Drift velocity is quite small, as there are so many free electrons. We can estimate the density of free electrons in a conductor, thus we can calculate the drift velocity for a given current. The larger the density, the lower the velocity required for a given current.

In the Conductor, the flow of the electrons is against the Electric Field (E). ## Properties of Electrical Conductor

The main properties of electrical conductors are as follows:

1. A conductor always allows the free movement of electrons or ions.
2. The electric field inside a conductor must be zero to permit the electrons or ions to move through the conductor.
3. Charge density inside a conductor is zero i.e. the positive and negative charges cancel inside a conductor.
4. As no charge inside the conductor, only free charges can exist only on the surface of a conductor.
5. The electric field is perpendicular to the surface of that conductor.

## Type of Conductors

Electrical conductors can be classified based on their Ohmic Response. They are:

### Ohmic Conductors

This type of conductors always follow Ohm’s Law (V ∝ I)
V vs. I graph gives a straight line always.
Example
Aluminum, Silver, Copper etc. ### Non-Ohmic Conductors

This type of conductors never follow Ohm’s Law (V ∝ I)
V vs. I graph does not give a straight line i.e. nonlinear graph.
Example
LDR (Light Dependent Resistor), Diode, Filament of Bulb, Thermistors, etc. The examples of conductors are given below

### Solid Conductor

1. Metallic Conductor: Silver, Copper, Aluminum, Gold, etc.
2. Non Metallic Conductor: Graphite
3. Alloy Conductor: Brass, Bronze, etc.

### Liquid Conductor

1. Metallic Conductor: Mercury
2. Non Metallic Conductor: Saline Water, Acid Solution, etc.

NB:

1. Copper Conductor is the most common material used for electrical wiring.
2. Gold Conductor is used for high-quality surface-to-surface contacts.
3. Silver is the best conductor on the Conductors list.
4. Impure Water is listed in the Conductor List but it has less conductivity.

## What is the Charge of a Conductor During Carrying Electricity?

A current-carrying conductor at any instance has zero charge. This is because at any instance number of electrons (at drift velocity) is equal to the number of protons in this conductor. So the net charge is zero.

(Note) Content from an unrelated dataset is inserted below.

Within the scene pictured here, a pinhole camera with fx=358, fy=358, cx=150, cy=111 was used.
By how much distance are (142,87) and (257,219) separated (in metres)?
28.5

Suppose a conductor is connected across a battery, i.e. positive end and negative end are connected with a conductor. Now electrons flow through the conductor from the negative end to the positive end of the battery. This flow of electrons is possible until this battery has EMF producing capability through a chemical reaction inside.

## Is A Conductor Positively or Negatively Charged?

Just think that here the conductor is the media through which charges can be passed from one electrode to another electrode of the battery. The electrons get rid of the negative side of the battery and enter the conduction band of the conductor where already plenty of valence electrons of conductor atoms are available.

The free electrons start the journey in drift motion (towards the positive electrode of the battery) from atom to atom in the conduction band.

At any instance, each atom holds zero charge because drift electrons from adjacent atoms fill its valence band electron gaps and it happens continuously i.e. total number of electrons equal to the number of protons in the conductor at any moment. Now the rate of change of charge (q) with respect to time (t) is called current (I), This rate of change of charge with respect to time occurs. Convention-wise, Current (I) flows in the opposite direction of electron flow.

When you remove the conductor from the battery, this conductor does not hold any charged particle, but EMF remains present across the battery electrodes with positive and negative polarity with no flow of electrons. ## Effect of Temperature on a Conductor

The more effect of temperature, the more vibration in the conductor molecules. This impedes the electrons to flow, i.e. the electrons get obstruction to flow smoothly through the conductor. Thus conductivity decreases gradually with increasing the temperature.

Again, raise of temperature break some bonds in the conductor molecules and release some electrons. These electrons are less in number. As a whole, it can be said that increase in the temperature opposition against the drifting electron increases in the conductor.